Transformers Can Achieve Length Generalization But Not Robustly
Yongchao Zhou, Uri Alon, Xinyun Chen, Xuezhi Wang, Rishabh Agarwal, Denny Zhou
TL;DR
This work probes why Transformers struggle to generalize to longer sequences and demonstrates that careful alignment of data formatting and position encoding can enable substantial length generalization for decimal addition, achieving 2.5× extrapolation to 100 digits when trained on 40-digit sequences. The authors propose a recipe combining FIRE position encoding, randomized position encoding, a reversed arithmetic format, and index hints, and show that this setup yields strong out-of-distribution generalization but with high sensitivity to random seeds and data ordering. A central insight is that data-architecture synergy, not mere model scale, governs long-range extrapolation, though robust robustness across seeds remains elusive.
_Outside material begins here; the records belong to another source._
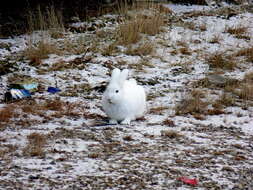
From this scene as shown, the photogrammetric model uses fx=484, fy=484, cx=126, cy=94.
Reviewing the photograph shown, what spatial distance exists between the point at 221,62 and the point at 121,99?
14.8ft

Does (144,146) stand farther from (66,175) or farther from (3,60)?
(3,60)

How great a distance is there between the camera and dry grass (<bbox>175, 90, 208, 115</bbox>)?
7617mm

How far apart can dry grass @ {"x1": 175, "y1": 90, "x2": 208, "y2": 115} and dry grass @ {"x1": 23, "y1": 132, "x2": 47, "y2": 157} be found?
2.47 metres

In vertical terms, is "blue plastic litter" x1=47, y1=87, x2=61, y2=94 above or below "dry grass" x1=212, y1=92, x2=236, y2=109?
above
The results advance our understanding of how to engineer length generalization in Transformers for arithmetic tasks and point to avenues for making such generalization more reliable in practice.
Abstract
Length generalization, defined as the ability to extrapolate from shorter training sequences to longer test ones, is a significant challenge for language models. This issue persists even with large-scale Transformers handling relatively straightforward tasks. In this paper, we test the Transformer's ability of length generalization using the task of addition of two integers. We show that the success of length generalization is intricately linked to the data format and the type of position encoding. Using the right combination of data format and position encodings, we show for the first time that standard Transformers can extrapolate to a sequence length that is 2.5x the input length. Nevertheless, unlike in-distribution generalization, length generalization remains fragile, significantly influenced by factors like random weight initialization and training data order, leading to large variances across different random seeds.